Funding for international family planning stands at $436 million. This is significantly below the amount passed by the Senate Appropriations Committee ($465 million), just slightly over what the House passed ($432 million), much better than President Bush’s extremely low request of $357 million, and a fraction of what we’re spending on related health issues. Congress passed a “continuing resolution” to maintain current funding through mid-February—perhaps to be extended for all of FY2007—unless the incoming new Congress can clean up the fiscal mess that has been left for them.
Adding to the list of unknowns is the Administration’s effort to restructure U.S. foreign assistance programs. In addition to questions surrounding the 2007 budget, it remains unclear whether foreign assistance will continue as we know it. Until greater clarity is given, U.S. agencies that disperse funding to overseas programs are in a virtual holding pattern.

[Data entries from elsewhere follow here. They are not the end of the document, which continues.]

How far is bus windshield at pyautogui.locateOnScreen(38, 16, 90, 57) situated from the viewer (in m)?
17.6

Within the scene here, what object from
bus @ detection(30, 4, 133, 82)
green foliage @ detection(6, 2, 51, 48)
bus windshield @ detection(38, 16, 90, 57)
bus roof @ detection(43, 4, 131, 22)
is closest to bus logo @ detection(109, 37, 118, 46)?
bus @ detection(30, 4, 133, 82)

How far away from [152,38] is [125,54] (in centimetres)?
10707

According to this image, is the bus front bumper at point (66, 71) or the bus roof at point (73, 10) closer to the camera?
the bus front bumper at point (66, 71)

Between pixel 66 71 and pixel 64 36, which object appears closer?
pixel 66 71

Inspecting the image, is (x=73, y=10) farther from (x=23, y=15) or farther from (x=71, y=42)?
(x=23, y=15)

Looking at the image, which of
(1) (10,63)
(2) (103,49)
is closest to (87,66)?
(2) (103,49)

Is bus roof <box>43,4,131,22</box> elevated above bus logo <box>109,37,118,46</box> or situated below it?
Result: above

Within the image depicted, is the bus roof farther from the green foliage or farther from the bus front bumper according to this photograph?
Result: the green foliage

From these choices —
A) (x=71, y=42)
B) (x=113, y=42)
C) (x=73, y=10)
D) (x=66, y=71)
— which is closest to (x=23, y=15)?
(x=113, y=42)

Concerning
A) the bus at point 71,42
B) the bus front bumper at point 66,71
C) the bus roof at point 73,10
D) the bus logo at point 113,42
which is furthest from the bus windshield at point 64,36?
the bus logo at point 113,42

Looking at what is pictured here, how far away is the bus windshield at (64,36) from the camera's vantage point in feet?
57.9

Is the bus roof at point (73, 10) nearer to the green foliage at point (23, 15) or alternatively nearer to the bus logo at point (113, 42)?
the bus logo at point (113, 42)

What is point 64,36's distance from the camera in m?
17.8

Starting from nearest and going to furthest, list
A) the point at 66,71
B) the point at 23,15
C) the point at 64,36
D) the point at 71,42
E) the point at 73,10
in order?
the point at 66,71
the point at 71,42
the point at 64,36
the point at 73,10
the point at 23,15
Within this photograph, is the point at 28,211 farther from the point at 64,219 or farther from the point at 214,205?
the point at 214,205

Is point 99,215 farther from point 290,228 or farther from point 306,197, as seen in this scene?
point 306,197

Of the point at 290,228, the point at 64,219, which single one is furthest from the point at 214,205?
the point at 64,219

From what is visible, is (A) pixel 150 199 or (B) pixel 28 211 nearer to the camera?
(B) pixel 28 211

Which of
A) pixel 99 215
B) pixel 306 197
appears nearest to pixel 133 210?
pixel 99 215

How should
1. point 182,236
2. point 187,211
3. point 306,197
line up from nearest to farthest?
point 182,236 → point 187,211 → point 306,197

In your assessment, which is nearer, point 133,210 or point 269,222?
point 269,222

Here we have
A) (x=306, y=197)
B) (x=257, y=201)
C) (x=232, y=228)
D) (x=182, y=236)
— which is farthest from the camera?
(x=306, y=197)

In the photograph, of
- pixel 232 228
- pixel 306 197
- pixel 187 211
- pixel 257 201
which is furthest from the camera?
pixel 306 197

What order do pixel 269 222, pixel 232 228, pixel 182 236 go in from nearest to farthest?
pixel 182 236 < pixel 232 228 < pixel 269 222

Because the State Department and USAID have been consumed by questions surrounding restructuring, they are struggling to come up with both a FY 2008 budget request and a reworking of the FY 2007 operating year budget. Bureaucratic uncertainty and increased workload on staff have led to a de facto moratorium on new approval of reproductive health projects. In addition, little of the previously-approved funding is being disbursed to organizations and field programs. Combined with the lack of an enacted FY 2007 appropriations bill, these delays mean that overseas programs may not receive a new infusion of funds until April or May of next year.
We urge the new Congress to take a more proactive role in ensuring that international family planning funding goes where it’s supposed to—rather than get mired in a bureaucratic no man’s land, which is where it stands now.